Entre suas determinações, obriga as partes a distinguirem, em todas as circunstâncias, entre os objetivos militares e os civis e bens civis. Proíbe as armas químicas e os ataques contra os civis e hospitais.
“Os civis e edifícios civis como hospitais e escolas estão sendo alvejados. Pessoas comuns estão encurraladas em cercos. Não estão sendo tomadas precauções constantes para proteger a população civil”, diz o texto.
O documento se baseou em relatos de sobreviventes e a situação de grandes cidades palco de conflitos nesses países em relação à situação dos civis e das condições para a prestação de ajuda humanitária a essa população.
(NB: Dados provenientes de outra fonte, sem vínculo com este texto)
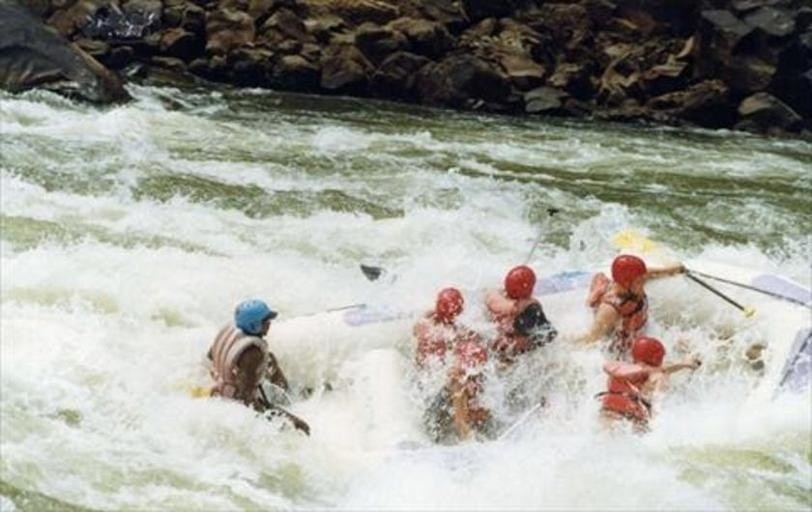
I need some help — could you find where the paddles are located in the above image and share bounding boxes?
[615,232,756,317]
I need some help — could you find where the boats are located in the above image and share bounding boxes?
[141,257,810,471]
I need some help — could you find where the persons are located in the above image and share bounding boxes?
[209,299,278,414]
Aleppo, uma das maiores cidades da Síria, com uma população de 2,1 milhões de pessoas, sofreu em 2015 e 2016 ataques contra hospitais e estabelecimentos de saúde onde morreram médicos e pacientes, “impedindo que a assistência à saúde necessária com urgência chegasse a milhares de pessoas”, aponta o relatório.
Esses ataques resultaram na Resolução 2286, de 3 de maio de 2016, baixada pelo Conselho de Segurança das Nações Unidas que faz um apelo a todas as partes beligerantes para protegerem os profissionais e estabelecimentos de saúde e condena os atos de violência e ameaças contra os doentes e feridos, profissionais de saúde e humanitários.
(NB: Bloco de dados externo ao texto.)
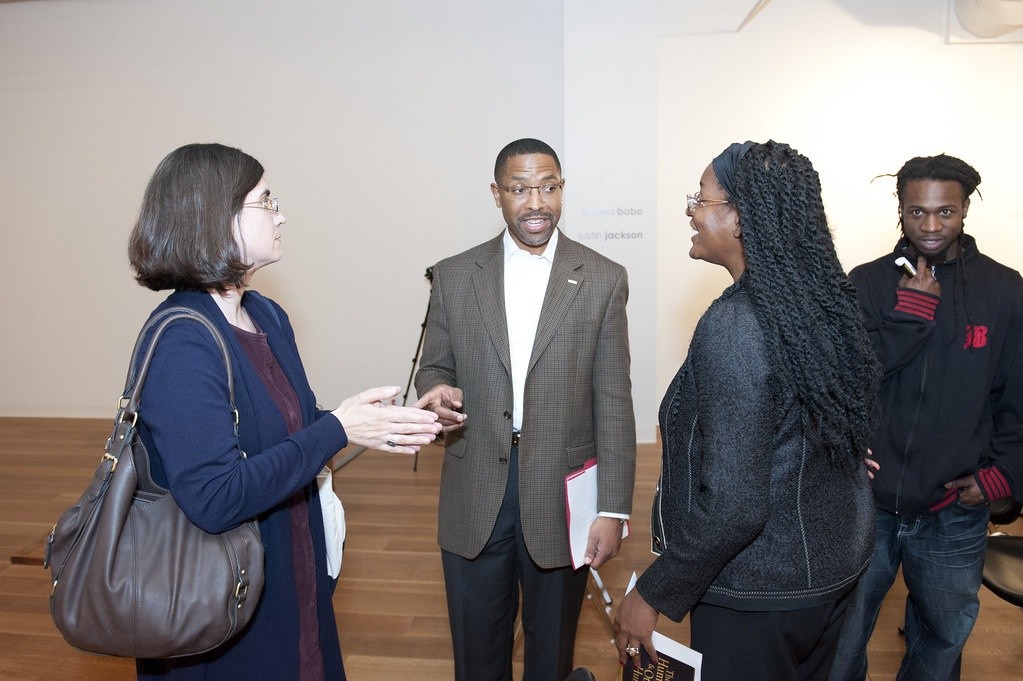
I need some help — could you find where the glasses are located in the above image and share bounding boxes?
[686,192,732,213]
[498,178,565,199]
[240,199,279,213]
Taiz, cidade do Iêmen com mais de meio milhão de habitantes, ficou sitiada durante 15 meses e, apesar da fuga de centenas de milhares de pessoas, 200 mil permaneceram no local durante esse período. Mais de 160 estabelecimentos de saúde foram atacados desde 2015 e centenas obrigados a fechar por falta de combustível e material. Atualmente 45% dos estabelecimentos de saúde estão em funcionamento no local.
“A pouca quantidade de medicamentos e material médico que entra no Iêmen ? menos de 30% do que é necessário ? e o pagamento irregular dos profissionais de saúde e prestadores de serviços básicos agravam esse quadro”, aponta o documento.
A cidade de Mossul no Iraque, com população de 1,5 milhão de moradores, é apresentada no estudo como exemplo das novas tendências de guerra urbana e desafios para proteção dos civis e da infraestrutura nesse contexto, onde “ao mesmo tempo que a batalha é travada pelos combatentes no chão e dentro da cidade, com o apoio e ataques aéreos da coalizão iraquiana, as novas tecnologias fazem a sua aparição, como as granadas lançadas por drones”.
Situação crítica em Mossul
Segundo o estudo, no início de abril mais de 300 mil moradores continuavam deslocados de Mossul e arredores e os profissionais humanitários enfrentam dificuldades para conseguir acesso seguro à área para distribuir comida, água, assistência à saúde e outros serviços básicos vitais.
Com base nos relatos dos sobreviventes, o Comitê Internacional da Cruz Vermelha (CICV) faz recomendações com a finalidade de limitar o impacto das guerras urbanas no Oriente Médio para “reduzir o sofrimento que elas provocam e lidar com as necessidades urgentes da população”.
No relatório, o CICV conclama que as partes em conflito respeitem o DIH em todas as circunstâncias. Apela, ainda, para que as partes beligerantes parem de encurralar os civis em cercos, devendo assegurar o acesso rápido, contínuo e desimpedido da ajuda humanitária a todas as comunidades urbanas necessitadas e que a população possa sair dessas áreas em segurança.
O comitê pede, ainda, que as partes em conflito evitem o uso de armas explosivas com amplo impacto em áreas densamente povoadas. Além de causar mortes e destruição dentro da zona de impacto imediato, essas armas possuem efeitos de longo prazo na infraestrutura civil e serviços que são extremamente perigosos para a saúde e sobrevivência da população. As autoridades e a comunidade internacional devem proteger os refugiados desses conflitos, disse o comitê.